* What this task involves *
Write the lines below as a JSON list of strings, one string per line, leaving out blank lines and the pictures.

* Data shown *
--------------------
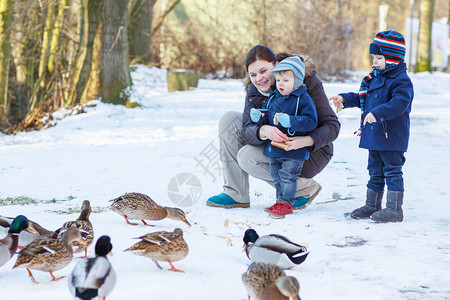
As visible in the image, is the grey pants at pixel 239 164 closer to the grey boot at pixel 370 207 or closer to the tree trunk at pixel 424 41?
the grey boot at pixel 370 207

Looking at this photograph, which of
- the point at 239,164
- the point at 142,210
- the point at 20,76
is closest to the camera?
the point at 142,210

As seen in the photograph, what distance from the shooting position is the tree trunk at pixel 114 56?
12.2 m

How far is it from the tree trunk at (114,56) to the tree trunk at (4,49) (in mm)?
2019

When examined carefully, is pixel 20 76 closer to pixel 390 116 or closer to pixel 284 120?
pixel 284 120

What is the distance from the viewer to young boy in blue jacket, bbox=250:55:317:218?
461 centimetres

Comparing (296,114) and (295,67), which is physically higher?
(295,67)

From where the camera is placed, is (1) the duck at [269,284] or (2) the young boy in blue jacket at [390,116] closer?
(1) the duck at [269,284]

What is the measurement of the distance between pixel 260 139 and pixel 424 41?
81.7ft

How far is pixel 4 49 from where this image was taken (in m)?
11.8

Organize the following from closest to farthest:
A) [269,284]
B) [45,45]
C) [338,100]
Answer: [269,284], [338,100], [45,45]

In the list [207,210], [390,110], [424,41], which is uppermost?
[424,41]

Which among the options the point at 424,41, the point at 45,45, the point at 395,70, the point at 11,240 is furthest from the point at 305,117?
the point at 424,41

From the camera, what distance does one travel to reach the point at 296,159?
4.72m

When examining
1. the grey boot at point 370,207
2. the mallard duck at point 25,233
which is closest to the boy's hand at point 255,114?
--------------------
* Solution to the problem *
[
  "As visible in the image, is the grey pants at pixel 239 164 closer to the grey boot at pixel 370 207 or closer to the tree trunk at pixel 424 41?",
  "the grey boot at pixel 370 207",
  "Looking at this photograph, which of",
  "- the point at 239,164",
  "- the point at 142,210",
  "- the point at 20,76",
  "is closest to the camera?",
  "the point at 142,210",
  "As seen in the photograph, what distance from the shooting position is the tree trunk at pixel 114 56?",
  "12.2 m",
  "How far is it from the tree trunk at (114,56) to the tree trunk at (4,49) (in mm)?",
  "2019",
  "When examined carefully, is pixel 20 76 closer to pixel 390 116 or closer to pixel 284 120?",
  "pixel 284 120",
  "What is the distance from the viewer to young boy in blue jacket, bbox=250:55:317:218?",
  "461 centimetres",
  "Comparing (296,114) and (295,67), which is physically higher?",
  "(295,67)",
  "From where the camera is placed, is (1) the duck at [269,284] or (2) the young boy in blue jacket at [390,116] closer?",
  "(1) the duck at [269,284]",
  "What is the measurement of the distance between pixel 260 139 and pixel 424 41?",
  "81.7ft",
  "How far is pixel 4 49 from where this image was taken (in m)?",
  "11.8",
  "Organize the following from closest to farthest:",
  "A) [269,284]",
  "B) [45,45]",
  "C) [338,100]",
  "Answer: [269,284], [338,100], [45,45]",
  "In the list [207,210], [390,110], [424,41], which is uppermost?",
  "[424,41]",
  "Which among the options the point at 424,41, the point at 45,45, the point at 395,70, the point at 11,240 is furthest from the point at 305,117?",
  "the point at 424,41",
  "From the camera, what distance does one travel to reach the point at 296,159?",
  "4.72m",
  "When examining",
  "1. the grey boot at point 370,207",
  "2. the mallard duck at point 25,233",
  "which is closest to the boy's hand at point 255,114?"
]